### DOCUMENT SEGMENT
........

The decay and rot of prohibition laws throughout the United States (and the world) is producing even greater attention to marijuana, its use and effects, and their impact on individuals and society.
There are two reasons for this new scrutiny of marijuana by academics, journalists and policymakers—the realization that marijuana will be legalized and the fantasy that that legalization can be reversed.
The third great phase in the history of marijuana research is underway.
Throughout the 20th century, the primary purpose of research on marijuana was to figure out how the drug caused its characteristic effects. For some researchers, this was a matter of believing the drug was harmful and finding ways to prove it, but for others, it was a matter of simply discovering the mechanism of action by which the accounts of marijuana uses could be explained. This latter research path resulted in the discovery of the endocannabinoid receptor system in 1988 by Lyn Howlett and her research team at Washington University in 1988.
This discovery produced a tremendous paradigm shift in cannabinoid research. While concern about potentially harmful effects of marijuana continued (as it does to this day), the bulk of modern research shifted to understanding how the endocannabinoid receptor system could be used for medical use.
A consequence of this new research focus was greater understanding of just how the cannabinoids in marijuana affected the human body. In other words, this research proved that not only were many of the scare stories about cannabis false and unfounded, but also that marijuana use was relatively safe.
It is this second wave of research that paved the way for marijuana’s legalization—first by way of state medical marijuana laws and then recently in the form of state laws legalizing all adult use (subject to reasonable regulation of commerce and prohibitions on driving under the influence).

........

### EXTRACTED ENTRIES
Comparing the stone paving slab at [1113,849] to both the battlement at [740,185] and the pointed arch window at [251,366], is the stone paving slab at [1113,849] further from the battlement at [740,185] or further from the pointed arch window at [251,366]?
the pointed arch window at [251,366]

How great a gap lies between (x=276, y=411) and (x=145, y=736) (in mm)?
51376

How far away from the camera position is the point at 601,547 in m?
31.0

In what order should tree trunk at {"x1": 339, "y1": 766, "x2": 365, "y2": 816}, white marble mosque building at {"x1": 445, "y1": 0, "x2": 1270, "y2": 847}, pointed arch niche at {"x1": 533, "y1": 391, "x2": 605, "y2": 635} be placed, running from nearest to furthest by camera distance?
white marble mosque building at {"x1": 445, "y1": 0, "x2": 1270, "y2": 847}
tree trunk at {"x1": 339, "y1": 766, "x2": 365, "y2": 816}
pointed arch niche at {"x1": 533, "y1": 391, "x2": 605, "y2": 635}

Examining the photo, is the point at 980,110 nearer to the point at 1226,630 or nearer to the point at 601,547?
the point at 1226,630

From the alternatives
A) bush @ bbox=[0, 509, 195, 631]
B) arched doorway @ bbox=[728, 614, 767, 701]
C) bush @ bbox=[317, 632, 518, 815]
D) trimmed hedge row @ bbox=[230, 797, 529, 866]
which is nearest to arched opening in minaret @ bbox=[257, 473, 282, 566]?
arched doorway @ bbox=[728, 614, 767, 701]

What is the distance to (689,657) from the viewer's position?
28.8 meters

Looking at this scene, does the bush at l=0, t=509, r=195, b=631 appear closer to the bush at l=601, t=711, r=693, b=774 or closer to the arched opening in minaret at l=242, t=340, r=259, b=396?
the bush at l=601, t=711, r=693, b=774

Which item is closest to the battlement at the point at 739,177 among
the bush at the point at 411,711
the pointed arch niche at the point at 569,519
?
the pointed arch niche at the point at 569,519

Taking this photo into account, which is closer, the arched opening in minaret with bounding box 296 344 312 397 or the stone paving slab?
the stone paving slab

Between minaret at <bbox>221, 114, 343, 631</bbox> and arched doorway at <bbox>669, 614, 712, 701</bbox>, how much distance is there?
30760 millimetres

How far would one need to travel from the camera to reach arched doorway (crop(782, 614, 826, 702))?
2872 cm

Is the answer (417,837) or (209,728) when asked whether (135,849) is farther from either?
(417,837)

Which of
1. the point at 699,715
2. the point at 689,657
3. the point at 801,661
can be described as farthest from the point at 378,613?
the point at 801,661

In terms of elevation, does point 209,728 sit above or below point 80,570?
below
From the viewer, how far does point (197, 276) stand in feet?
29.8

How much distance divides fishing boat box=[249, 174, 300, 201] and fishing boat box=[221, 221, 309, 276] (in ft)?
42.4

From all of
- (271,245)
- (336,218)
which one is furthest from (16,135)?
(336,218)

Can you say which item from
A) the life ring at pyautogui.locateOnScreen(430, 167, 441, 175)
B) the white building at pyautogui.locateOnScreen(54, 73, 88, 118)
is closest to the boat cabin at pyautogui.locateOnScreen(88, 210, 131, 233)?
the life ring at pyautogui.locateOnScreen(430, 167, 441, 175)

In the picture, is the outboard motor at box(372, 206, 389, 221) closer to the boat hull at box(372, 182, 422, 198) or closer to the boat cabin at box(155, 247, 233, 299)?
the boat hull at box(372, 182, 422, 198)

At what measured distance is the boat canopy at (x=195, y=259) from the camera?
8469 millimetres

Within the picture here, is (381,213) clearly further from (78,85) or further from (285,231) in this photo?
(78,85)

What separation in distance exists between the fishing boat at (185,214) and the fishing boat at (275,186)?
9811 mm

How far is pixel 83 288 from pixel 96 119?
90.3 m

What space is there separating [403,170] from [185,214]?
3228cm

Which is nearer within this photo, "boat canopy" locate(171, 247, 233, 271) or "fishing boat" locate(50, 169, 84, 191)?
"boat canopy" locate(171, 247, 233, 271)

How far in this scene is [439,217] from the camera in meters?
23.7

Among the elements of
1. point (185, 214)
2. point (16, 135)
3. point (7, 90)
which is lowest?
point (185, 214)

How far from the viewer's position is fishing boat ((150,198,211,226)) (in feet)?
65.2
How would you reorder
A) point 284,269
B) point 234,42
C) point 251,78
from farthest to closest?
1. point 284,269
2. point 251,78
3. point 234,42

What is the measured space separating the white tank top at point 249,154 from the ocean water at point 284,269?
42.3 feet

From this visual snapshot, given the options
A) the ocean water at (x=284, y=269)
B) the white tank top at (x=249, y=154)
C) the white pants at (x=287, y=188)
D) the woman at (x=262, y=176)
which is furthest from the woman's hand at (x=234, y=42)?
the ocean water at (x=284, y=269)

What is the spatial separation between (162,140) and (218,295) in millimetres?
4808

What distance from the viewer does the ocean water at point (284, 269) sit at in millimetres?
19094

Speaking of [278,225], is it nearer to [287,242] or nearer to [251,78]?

........

### EXERCISE 1
In the text on marijuana research, who led the team that discovered the endocannabinoid receptor system?
### EXERCISE 2
Extend the text on marijuana research past its final sentence.
The records play no part in what follows.

### ANSWER BOX 1
Lyn Howlett, whose research team was at Washington University.

### ANSWER BOX 2
While research on marijuana’s effects and its medical use continues, a third wave of research and commentary has emerged in response to these radical reforms in state-level marijuana policy. Those who understand that legalization is irreversible are devoting greater attention to understanding the impact of legalization policies, while those who fantasize about reversing this new trend are seeking evidence that the impact of legalization is as harmful as they have always feared.
As a result, there will likely be more studies about marijuana in the next 10 years than there have been in the last several decades combined.
The reactionaries who want a return to prohibition will argue that any negative finding about marijuana or marijuana’s legalization validates their historical opposition to reform. In many respects, there is nothing new here, and the most important characteristic of such arguments is their historic reliance on the delusion that prohibition works.
However, the new scrutiny has begun and will continue to highlight differences among supporters of marijuana’s legalization. There are two important fault lines becoming exposed.
The first is receiving a lot of attention among policy analysts and concerns whether the priority for public policy will be public health or profits (in terms of industry profits, tax revenue, or both).
The second fault line, one which has and will continue to receive attention in High Times, is between the interests of industry and the interests of consumers.
Both represent conflicts for the emerging marijuana industry, a conflict on one side with public health proponents and on the other with marijuana consumers. It might seem that the industry’s two adversaries have a conflict of their own, in that public health proponents wish to minimize and/or constrain both the popularity of and the amount of marijuana used by consumers. But potential conflicts between the public health community and marijuana consumers are illusory because both groups embrace the concept of safe and responsible use, regardless of their disagreements over the characteristics use and abuse.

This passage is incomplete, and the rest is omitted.